Design and Ergonomics
This is an excellent example of a compact personal printer. The components are arranged horizontally and the input tray is wholly hidden in the case so you can place the device on a very small surface like a ledge of your PC desk. The printed sheets emerge at the top and do not require any extra space, either. So the only protruding part is the small folding tab that supports the prints. The wavy lines of the case and the neutral color scheme are going to fit equally well into the interior of a home study or an office.
The input tray opens up forward – you can take it out of the printer altogether. There are symmetrical width limiters here. Paper is to be placed on the tray face down.
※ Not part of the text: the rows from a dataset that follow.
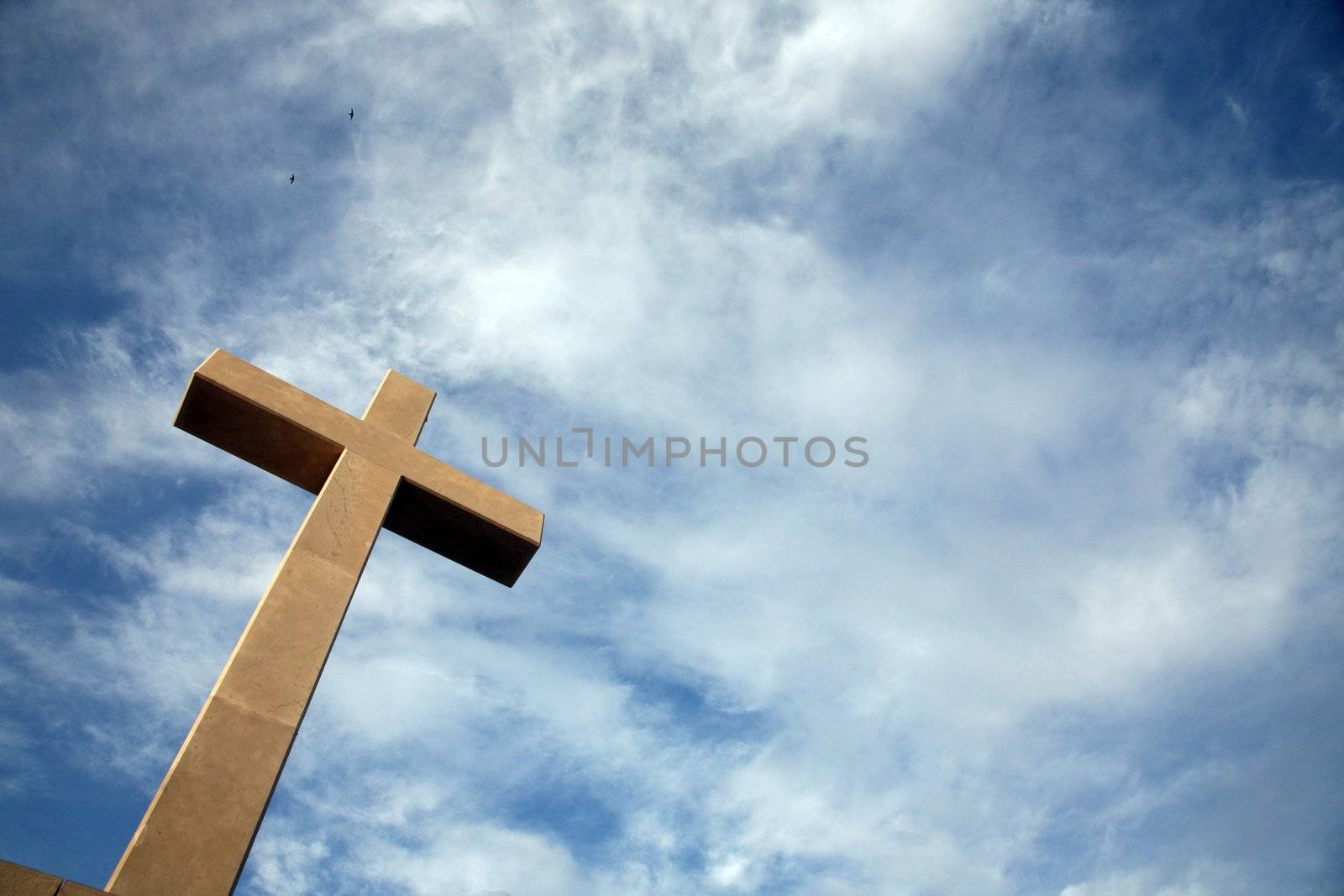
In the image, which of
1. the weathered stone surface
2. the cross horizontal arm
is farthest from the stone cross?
the weathered stone surface

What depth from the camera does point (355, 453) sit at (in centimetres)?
592

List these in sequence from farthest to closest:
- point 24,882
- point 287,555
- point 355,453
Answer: point 355,453 < point 287,555 < point 24,882

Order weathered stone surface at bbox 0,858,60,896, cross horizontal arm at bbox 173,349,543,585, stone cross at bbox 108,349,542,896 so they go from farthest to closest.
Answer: cross horizontal arm at bbox 173,349,543,585 < stone cross at bbox 108,349,542,896 < weathered stone surface at bbox 0,858,60,896

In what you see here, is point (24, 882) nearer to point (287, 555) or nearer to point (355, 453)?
point (287, 555)

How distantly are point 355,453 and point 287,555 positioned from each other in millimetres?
1191

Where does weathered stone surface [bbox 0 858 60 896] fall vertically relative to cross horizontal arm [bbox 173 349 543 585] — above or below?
below

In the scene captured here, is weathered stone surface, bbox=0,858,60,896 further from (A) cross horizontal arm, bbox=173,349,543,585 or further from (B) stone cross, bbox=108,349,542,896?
(A) cross horizontal arm, bbox=173,349,543,585

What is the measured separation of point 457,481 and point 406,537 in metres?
0.69

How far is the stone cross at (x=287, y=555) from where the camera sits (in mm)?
3689

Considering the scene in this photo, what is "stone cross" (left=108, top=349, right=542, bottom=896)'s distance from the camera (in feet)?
12.1

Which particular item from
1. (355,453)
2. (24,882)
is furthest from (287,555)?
(24,882)

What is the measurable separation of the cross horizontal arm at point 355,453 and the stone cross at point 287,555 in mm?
11

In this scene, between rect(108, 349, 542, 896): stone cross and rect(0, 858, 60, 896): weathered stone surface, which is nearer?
rect(0, 858, 60, 896): weathered stone surface

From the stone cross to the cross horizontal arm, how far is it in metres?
0.01
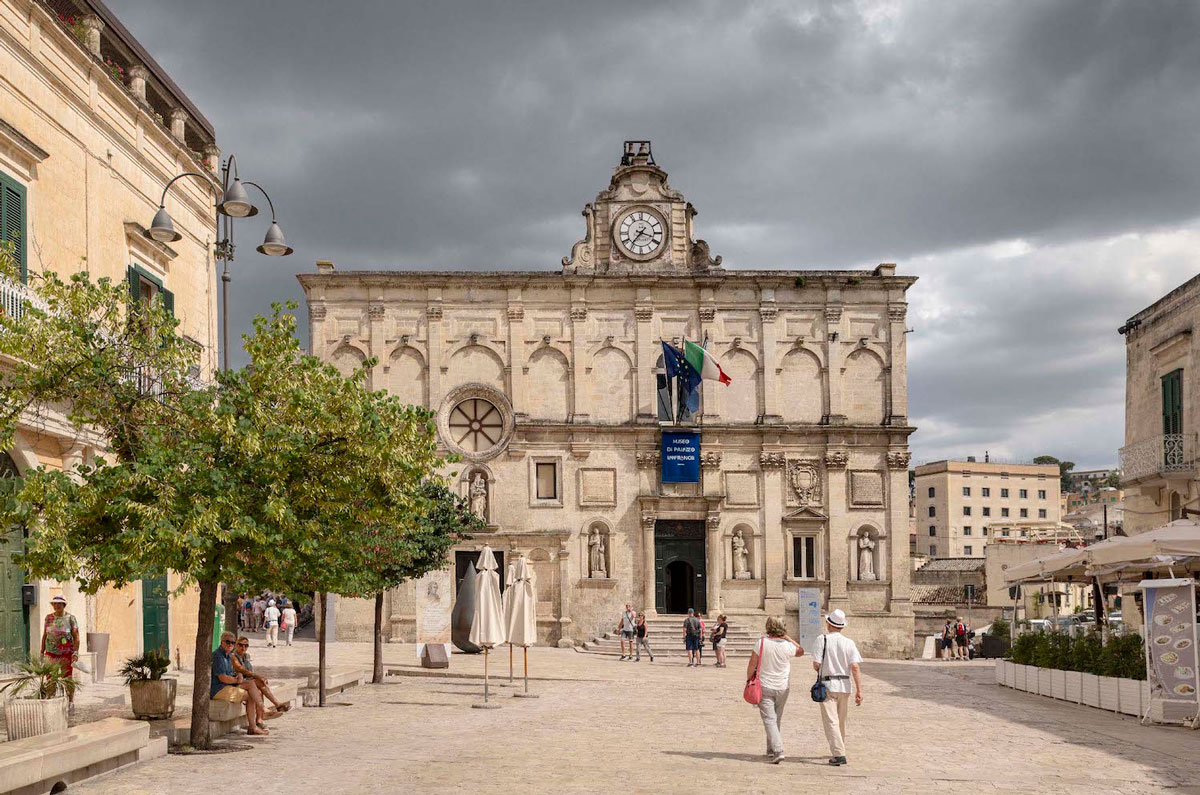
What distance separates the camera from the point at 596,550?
1640 inches

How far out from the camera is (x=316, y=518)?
608 inches

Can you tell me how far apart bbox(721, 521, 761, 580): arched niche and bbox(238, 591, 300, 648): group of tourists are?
1479 centimetres

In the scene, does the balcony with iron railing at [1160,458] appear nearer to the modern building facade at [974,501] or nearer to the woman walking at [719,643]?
the woman walking at [719,643]

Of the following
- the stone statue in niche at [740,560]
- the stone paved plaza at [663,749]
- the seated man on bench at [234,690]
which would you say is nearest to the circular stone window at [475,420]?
the stone statue in niche at [740,560]

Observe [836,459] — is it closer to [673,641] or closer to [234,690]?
[673,641]

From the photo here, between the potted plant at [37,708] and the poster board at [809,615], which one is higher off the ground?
the potted plant at [37,708]

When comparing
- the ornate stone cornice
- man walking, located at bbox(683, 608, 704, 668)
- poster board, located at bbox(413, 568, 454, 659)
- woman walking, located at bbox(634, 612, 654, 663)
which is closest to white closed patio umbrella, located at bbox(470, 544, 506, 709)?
man walking, located at bbox(683, 608, 704, 668)

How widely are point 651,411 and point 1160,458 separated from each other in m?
16.7

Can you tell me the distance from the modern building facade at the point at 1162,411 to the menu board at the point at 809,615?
10.5 meters

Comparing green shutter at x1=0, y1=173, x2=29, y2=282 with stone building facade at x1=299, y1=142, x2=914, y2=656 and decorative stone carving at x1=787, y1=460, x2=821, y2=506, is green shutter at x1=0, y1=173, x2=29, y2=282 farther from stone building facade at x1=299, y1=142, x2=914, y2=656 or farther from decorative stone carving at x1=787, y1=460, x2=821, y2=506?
decorative stone carving at x1=787, y1=460, x2=821, y2=506

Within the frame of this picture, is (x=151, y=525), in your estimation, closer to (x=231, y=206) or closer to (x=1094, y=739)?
(x=231, y=206)

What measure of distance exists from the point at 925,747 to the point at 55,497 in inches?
430

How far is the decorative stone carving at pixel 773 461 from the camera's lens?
139 feet

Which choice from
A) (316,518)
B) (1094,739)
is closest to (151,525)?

You can also insert the paper sheet by sheet into the manual feed slot that is equipped with adjustable guides. You may want to use it to print the address on an envelope or fill in a form, for example.
The cover at the back panel gives you access to the transport mechanism. If the paper gets stuck, it won’t be difficult to take it out. Interface and power connectors are at the back, too.
The USB port is blocked by a sticker which text warns you against connecting the printer to the PC before installing the driver. Experienced users probably know how difficult it is to clean up the Windows Registry manually after the OS has wrongly identified an attached USB device (and this is often the case when a printer is connected to the PC prior to driver installation). So this sticker and this warning are going to save some trouble for novice users who are always eager to connect and try the newly bought device as soon as possible.